All roles have a `debug` key. When `debug==1`, it plays and you decide whether to take its action. When `debug==2`, you will have to generate the action yourself. The actor is always playing so there's no `mode` key for it. For other roles, you can disable them by changing `mode` to false.

```yml
agent:
    actor:
        model: "gpt-4-turbo"
```

determines which model to use.

```yml
agent:
    actor:
        input: ["step", "objective", "previous plans", "interaction history", "current observation"]
```
arranges the input. The list element order matters here and this applies to all the following list input/output specifications.

```yml
agent:
    actor:
        interaction_history:
            verbose: True
            type: ["text"]
            step_num: 3
```
determines the interaction history section input type and modality.

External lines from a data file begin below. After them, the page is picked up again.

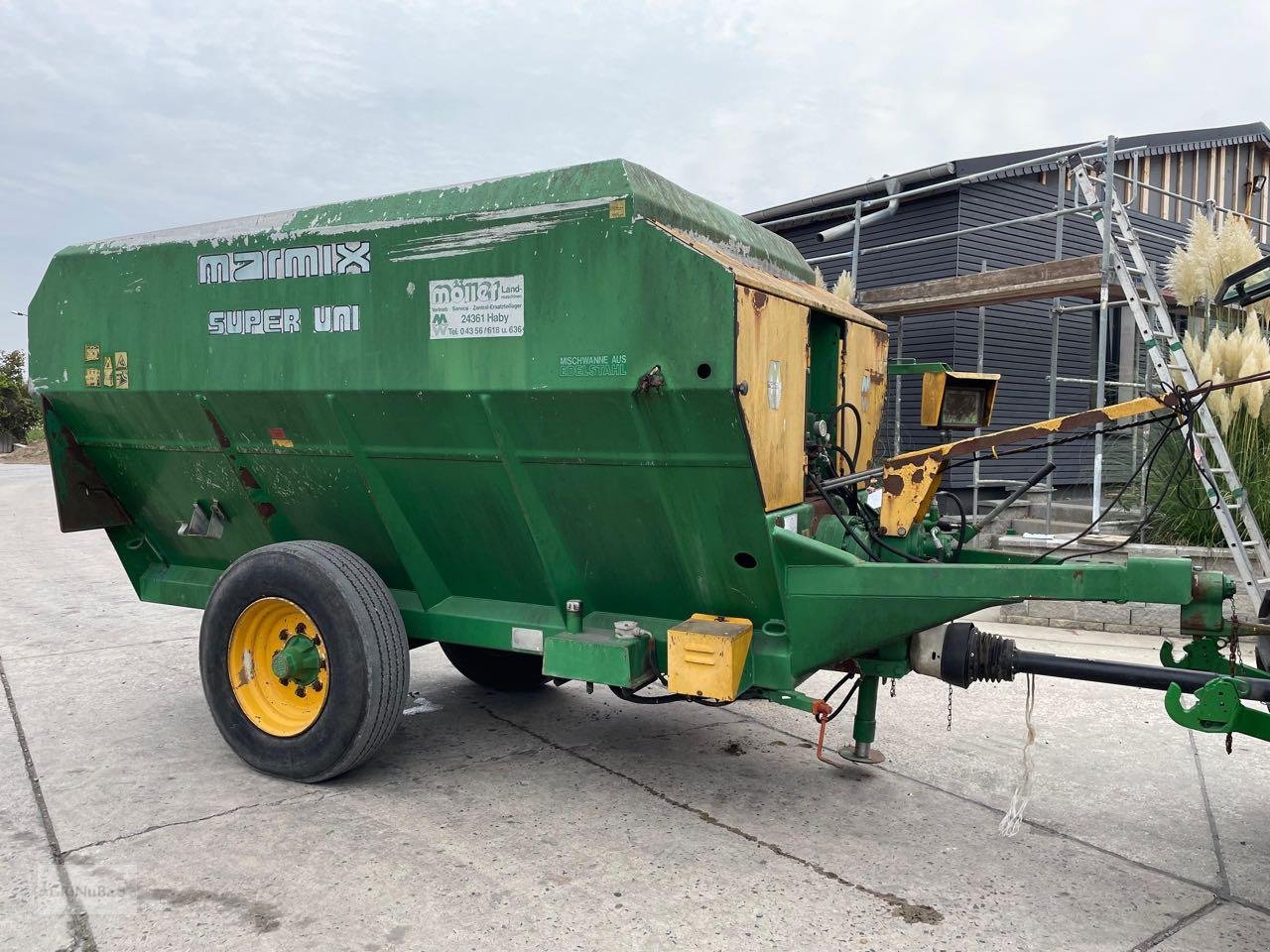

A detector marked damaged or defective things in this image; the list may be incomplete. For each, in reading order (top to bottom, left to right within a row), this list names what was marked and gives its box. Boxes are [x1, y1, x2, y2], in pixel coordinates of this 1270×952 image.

yellow rusty panel [731, 287, 808, 510]
yellow rusty panel [842, 322, 894, 472]
yellow rusty panel [665, 614, 751, 705]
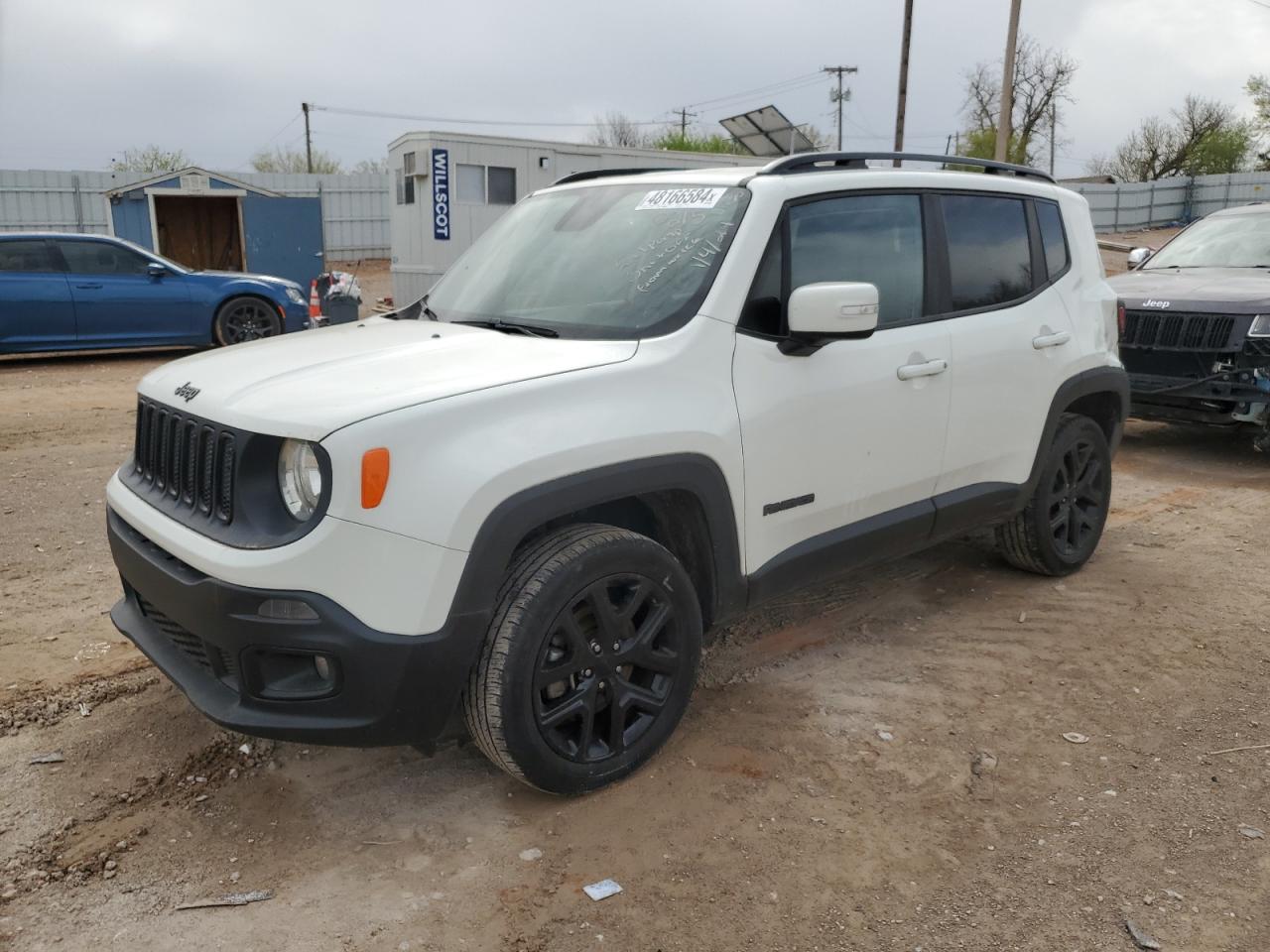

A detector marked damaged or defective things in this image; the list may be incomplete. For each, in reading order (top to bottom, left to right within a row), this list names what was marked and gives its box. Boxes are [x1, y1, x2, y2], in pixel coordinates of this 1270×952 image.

damaged vehicle [1103, 202, 1270, 448]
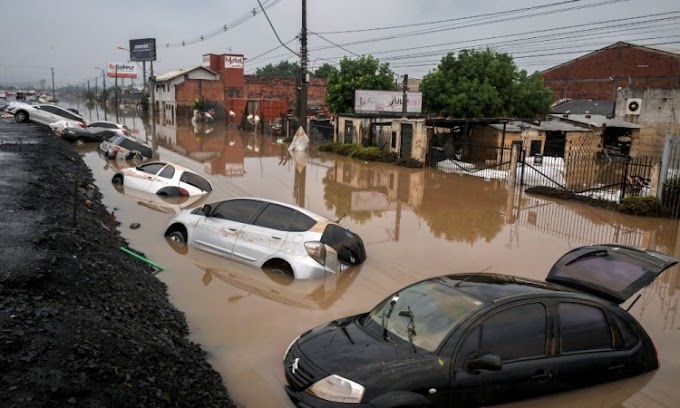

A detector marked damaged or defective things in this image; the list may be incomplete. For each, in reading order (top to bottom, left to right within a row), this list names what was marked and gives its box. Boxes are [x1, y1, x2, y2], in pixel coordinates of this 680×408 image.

damaged vehicle [111, 160, 212, 197]
abandoned car [111, 161, 212, 198]
damaged vehicle [163, 196, 366, 278]
abandoned car [164, 197, 366, 278]
damaged vehicle [282, 245, 676, 408]
abandoned car [284, 244, 676, 406]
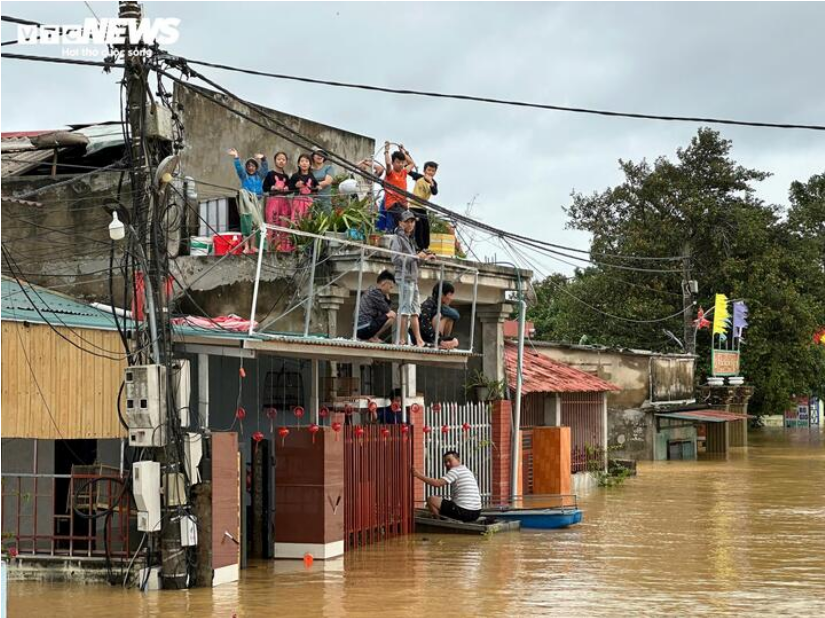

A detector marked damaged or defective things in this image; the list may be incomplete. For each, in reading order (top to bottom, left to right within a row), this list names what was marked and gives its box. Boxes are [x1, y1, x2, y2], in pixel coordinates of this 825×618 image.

rusty roof sheet [502, 340, 616, 392]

You can use `type: ["text", "image"]` to enable multimodality inputs.

```yml
agent:
    actor:
        current_observation:
            type: ["text"]
```
defines the current observation type.

```yml
agent:
    actor:
        output: ["interaction history summary", "observation description", "reason", "action", "observation highlight"]
```
organize the output specifications, and capable LLMs should generate those content, which would be parsed automatically by the code. You only need to add the description for that entry under `AgentOccam/prompts/output_specifications`.

```yml
agent:
    actor:
        planning_command: ["branch", "prune"]
        navigation_command: ["click", "type", "stop", "note", "go_back"]
```
defines the valid actions.

```yml
agent:
    actor:
        play: ["step", "objective", "previous plans", "observation description", "reason", "action"]
        trash: ["objective", "step", "url", "instruction", "online input", "response", "alter ego response"]
```
designates the broadcasting content.

#### Advanced
```yml
agent:
    actor:
        number: 1
```
If you use best-of-**N**-actions with judge, the `number` here defines the **N**.

```yml
agent:
    actor:
        identities:
            identity_0:
                name: "QA"
                model: "gpt-4-turbo"
                output: ["response"]
            identity_1:
                name: "planning"
                model: "gpt-4-turbo"
                planning_command: ["branch", "prune"]
                output: ["interaction history summary", "observation description", "reason", "plan", "observation highlight"]
            identity_2:
                name: "reflection"
                model: "gpt-4-turbo"
                planning_command: ["branch", "prune"]
                navigation_command: ["click", "type", "stop", "note", "go_back"]
                output: ["interaction history summary", "observation description", "reflection", "reason", "action", "observation highlight"]
```
defines different actors. If you don't want them, comment them.

## Environment
```yml
env:
    fullpage: true
    prune: true
```
If `fullpage==True`, the agent takes the entire page as the input. Remember to add `scroll` to the `navigation_action` list if `fullpage` is disabled.

If `prune==True`, the pipeline carries out observation space alignment.